OBJECTIVE - To assess the level of awareness of imaging-defined NAFLD among individuals with and without metabolic risk factors.
DESIGN - Cross-sectional analysis within a prospective longitudinal population-based cohort study conducted in four U.S. cities.
PARTICIPANTS - Adults age 43 to 55 years enrolled in the Coronary Artery Risk Development in Young Adults (CARDIA) Study who underwent computed tomography and a personal health questionnaire at the year 25 exam (2010-2011, n = 2788).
MAIN MEASURES - NAFLD was defined as liver attenuation ≤ 51 Hounsfield units after exclusion of other causes of liver fat.

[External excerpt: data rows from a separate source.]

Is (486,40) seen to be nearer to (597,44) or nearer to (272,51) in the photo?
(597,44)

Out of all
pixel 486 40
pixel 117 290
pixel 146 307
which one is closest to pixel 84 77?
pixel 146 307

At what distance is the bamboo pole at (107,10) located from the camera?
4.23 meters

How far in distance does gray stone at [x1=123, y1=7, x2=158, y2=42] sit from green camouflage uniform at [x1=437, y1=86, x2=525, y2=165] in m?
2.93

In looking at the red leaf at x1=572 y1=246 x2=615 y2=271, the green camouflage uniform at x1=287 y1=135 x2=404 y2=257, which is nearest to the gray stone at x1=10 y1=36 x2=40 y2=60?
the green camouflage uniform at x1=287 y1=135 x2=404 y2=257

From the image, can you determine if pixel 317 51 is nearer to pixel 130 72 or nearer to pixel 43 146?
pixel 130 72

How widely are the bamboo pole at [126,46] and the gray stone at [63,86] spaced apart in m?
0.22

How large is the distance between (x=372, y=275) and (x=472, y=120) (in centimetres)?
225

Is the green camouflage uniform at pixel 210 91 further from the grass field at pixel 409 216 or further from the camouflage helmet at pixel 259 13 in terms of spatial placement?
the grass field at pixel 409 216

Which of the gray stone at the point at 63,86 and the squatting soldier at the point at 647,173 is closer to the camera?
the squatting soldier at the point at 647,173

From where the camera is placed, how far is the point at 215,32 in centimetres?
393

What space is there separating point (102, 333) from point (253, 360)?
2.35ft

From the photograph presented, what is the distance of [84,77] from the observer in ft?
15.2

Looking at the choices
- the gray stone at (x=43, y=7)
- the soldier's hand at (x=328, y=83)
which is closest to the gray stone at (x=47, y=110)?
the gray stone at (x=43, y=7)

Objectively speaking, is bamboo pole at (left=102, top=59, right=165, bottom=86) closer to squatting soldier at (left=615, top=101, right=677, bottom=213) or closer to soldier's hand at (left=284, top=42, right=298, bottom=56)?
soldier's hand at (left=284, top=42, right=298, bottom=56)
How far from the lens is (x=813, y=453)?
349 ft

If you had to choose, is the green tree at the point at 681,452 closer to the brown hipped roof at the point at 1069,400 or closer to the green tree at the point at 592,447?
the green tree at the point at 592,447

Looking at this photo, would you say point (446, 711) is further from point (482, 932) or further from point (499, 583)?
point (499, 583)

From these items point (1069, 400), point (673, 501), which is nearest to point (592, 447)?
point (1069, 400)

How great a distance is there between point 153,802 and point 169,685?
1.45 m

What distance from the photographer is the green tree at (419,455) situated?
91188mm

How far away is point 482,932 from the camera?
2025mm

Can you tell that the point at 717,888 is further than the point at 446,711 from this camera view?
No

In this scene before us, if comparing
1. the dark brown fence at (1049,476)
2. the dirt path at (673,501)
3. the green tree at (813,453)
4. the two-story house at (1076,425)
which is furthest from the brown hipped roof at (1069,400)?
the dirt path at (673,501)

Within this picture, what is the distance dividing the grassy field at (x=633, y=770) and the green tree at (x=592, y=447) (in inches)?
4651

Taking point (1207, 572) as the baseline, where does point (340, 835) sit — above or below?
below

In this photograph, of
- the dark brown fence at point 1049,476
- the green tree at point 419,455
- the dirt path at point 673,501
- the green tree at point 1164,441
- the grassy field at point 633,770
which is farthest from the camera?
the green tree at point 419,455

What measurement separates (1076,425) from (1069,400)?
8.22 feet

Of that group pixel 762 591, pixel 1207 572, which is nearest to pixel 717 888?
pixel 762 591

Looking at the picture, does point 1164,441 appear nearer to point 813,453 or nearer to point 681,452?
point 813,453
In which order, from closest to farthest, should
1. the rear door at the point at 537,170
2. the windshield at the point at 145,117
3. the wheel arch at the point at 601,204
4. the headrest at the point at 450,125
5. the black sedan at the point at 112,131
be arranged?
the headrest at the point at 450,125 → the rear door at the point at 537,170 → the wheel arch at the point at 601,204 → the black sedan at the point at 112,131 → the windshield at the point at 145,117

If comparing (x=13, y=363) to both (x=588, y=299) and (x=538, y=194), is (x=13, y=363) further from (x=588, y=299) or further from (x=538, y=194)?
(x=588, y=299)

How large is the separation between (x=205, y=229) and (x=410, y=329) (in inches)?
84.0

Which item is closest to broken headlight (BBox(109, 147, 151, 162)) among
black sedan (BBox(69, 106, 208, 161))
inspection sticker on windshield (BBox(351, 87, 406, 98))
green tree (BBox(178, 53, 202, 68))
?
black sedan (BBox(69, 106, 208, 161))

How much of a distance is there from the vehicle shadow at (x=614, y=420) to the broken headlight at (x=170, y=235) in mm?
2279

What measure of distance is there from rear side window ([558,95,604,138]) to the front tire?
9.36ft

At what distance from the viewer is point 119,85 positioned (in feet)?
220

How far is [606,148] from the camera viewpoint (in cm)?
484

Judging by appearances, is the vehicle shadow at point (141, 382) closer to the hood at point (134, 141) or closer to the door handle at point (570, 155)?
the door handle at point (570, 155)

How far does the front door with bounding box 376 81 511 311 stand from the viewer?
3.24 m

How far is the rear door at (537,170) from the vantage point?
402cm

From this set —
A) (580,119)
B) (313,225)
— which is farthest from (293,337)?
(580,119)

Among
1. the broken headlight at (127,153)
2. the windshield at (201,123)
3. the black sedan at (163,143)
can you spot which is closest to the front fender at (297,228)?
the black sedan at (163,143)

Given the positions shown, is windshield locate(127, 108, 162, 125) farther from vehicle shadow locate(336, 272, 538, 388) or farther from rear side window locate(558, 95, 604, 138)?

Participants were considered "NAFLD aware" if they reported being told previously by a doctor or nurse that they had "fatty liver."
KEY RESULTS - NAFLD prevalence was 23.9%. Only 16 of 667 (2.4%) participants with CT-defined NAFLD were aware of a NAFLD diagnosis. NAFLD aware participants were more likely to be white (81.3% vs. 53.5%, p = 0.03) and have the metabolic syndrome (87.5% vs. 59.3%, p = 0.02) and/or hypertension (75.0% vs. 50.2%, p = 0.05). In multivariable analyses adjusted for demographics, metabolic syndrome and hypertension remained predictive of NAFLD awareness.
CONCLUSION - There is low awareness of NAFLD among individuals with hepatic steatosis on imaging, even among those with metabolic risk factors. These findings highlight an opportunity to raise public and practitioner awareness of NAFLD with the goal of increasing diagnosis and implementing early treatment strategies.